Can you rewrite every line of the material below, requests included, rescaling the pixel coordinates in the answers by a factor of 2.05 and rounding to whole numbers with halves rounded up? Leave every number in the requests unchanged.

(Data records)

——

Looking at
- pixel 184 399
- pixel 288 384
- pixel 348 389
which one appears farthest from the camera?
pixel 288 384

——

[SOLUTION TO THE PROBLEM]:
Looking at
- pixel 184 399
- pixel 288 384
- pixel 348 389
which one appears farthest from the camera?
pixel 590 787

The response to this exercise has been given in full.